The message was clear. Winning is more important than anything.
Though I'm sure that Card probably thought that having a Jewish character be bad at math was as subversive as having the black character (mostly) not talk in the AAVE-style slang.
Rosen is placing Ender in Dink Meeker's [pla]toon, and tells him not to use his desk, because he doesn't want genius programmer Ender messing with his program.
Everybody erupred in laughter. It took Ender a moment to understand why. Rose had programmed his desk to display and animate a bigger-than-lifesize picture of male genitals, which waggled back and forth as Rose held the desk on his naked lap.Well, there's some verisimilitude for you. If the years of being in schools have taught me anything, it's that no matter how advanced a technology is, some guy is going to draw a dick with it.
Ender finds out that Dink specifically requested him, and begins a habit of offering sage cynicism that continues throughout the chapter.
"Listen, Ender, commanders have just as much authority as you let them have. The more you obey them, the more power they have over you.That's so deep, man. Dink is our resident James Dean.

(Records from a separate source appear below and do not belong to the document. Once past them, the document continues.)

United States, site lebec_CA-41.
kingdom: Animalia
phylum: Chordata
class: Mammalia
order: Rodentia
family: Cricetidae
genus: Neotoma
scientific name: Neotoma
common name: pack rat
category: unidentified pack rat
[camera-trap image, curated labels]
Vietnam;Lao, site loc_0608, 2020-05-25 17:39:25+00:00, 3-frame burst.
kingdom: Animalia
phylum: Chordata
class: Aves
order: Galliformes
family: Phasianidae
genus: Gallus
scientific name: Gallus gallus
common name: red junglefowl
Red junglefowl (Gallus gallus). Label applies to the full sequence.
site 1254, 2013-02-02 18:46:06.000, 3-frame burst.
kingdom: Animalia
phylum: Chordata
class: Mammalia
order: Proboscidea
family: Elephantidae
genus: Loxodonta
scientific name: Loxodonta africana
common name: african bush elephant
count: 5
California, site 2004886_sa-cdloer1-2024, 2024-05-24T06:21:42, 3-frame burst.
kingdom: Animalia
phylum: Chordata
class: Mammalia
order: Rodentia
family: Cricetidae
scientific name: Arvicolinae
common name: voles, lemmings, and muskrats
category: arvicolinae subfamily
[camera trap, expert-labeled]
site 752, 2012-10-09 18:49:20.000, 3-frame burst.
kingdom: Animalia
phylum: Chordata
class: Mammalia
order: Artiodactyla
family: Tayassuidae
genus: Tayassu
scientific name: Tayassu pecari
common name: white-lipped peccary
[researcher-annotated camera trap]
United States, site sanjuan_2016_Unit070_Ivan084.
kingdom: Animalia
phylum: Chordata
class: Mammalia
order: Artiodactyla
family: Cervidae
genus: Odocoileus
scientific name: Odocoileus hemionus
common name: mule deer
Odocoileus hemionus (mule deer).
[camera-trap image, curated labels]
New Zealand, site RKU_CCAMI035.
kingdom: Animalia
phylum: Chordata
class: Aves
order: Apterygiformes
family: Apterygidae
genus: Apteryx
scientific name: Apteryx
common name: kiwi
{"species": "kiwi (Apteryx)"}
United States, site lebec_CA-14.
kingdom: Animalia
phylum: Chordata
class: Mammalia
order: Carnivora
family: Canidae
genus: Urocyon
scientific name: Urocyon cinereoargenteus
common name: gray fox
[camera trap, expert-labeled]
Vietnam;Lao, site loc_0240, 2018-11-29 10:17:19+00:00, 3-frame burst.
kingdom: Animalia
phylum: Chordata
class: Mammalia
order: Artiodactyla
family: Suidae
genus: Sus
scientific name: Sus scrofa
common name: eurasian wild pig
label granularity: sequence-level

Ender gets to have a more active role in the battles this time around, but while Dink enthusiastically trusts Ender's zero-g instincts, he doesn't entirely understand them. Because that's not something you'd eventually get used to or figure out the more you did it over several years or anything. It's certainly not the kind of thing that adult astronauts who spend just a few months in space adjust to so fully that they have a hard time readjusting when they return to Earth. But I guess a few hours each week in battles is different from full-time zero-g.
So if zero-g combat and coordination is so important, why have gravity in the rest of the station?
Ender's tactics catch on, despite the other soldiers' reluctance and inability to totally intuitively comprehend the relevant physics. I know, how gauche. Being part of a real army makes Ender even more popular among his launch group.
Back in the barracks, Rosen reminds Ender that he was ordered not to use his desk. And the Ender who was smugly polite to Bonzo is nowhere to be found in this exchange. He's been emboldened by Dink's cynicism, clearly:
Ender set the desk on his bunk and stood up. "I need trigonometry more than I need you."Yes, our Jewish character is lazy, lewd, unserious, and only interested in
Rose was taller than Ender by at least forty centimeters. But Ender was not particularly worried. It would not come to physical violence, and if it did, Ender thought he could hold his own. Rose was lazy and didn't know personal combat.
There's some back-and-forth about how Ender disobeyed commands in his last army too, but of course it's a good thing because Ender did it. Naturally, this leads to retaliation, as Rosen decides to throw Ender out into their next battle all on his own.
And, naturally, Ender turns it into a victory:
It was Centipede Army, and they only began to emerge from their door when Ender was halfway across the battleroom. Many of them were able to get under cover of stars quickly, but Ender had doubled up his legs under him and, holding his pistol at his crotch, he was firing between his legs and freezing many of them as they emerged.No subtext there, no siree. So Rat Army wins, in no small part due to Ender's efforts, and this kind of ambush attack becomes a trend. And Ender stops being the first in the standings but then he gets better and becomes the best fighter ever always forever.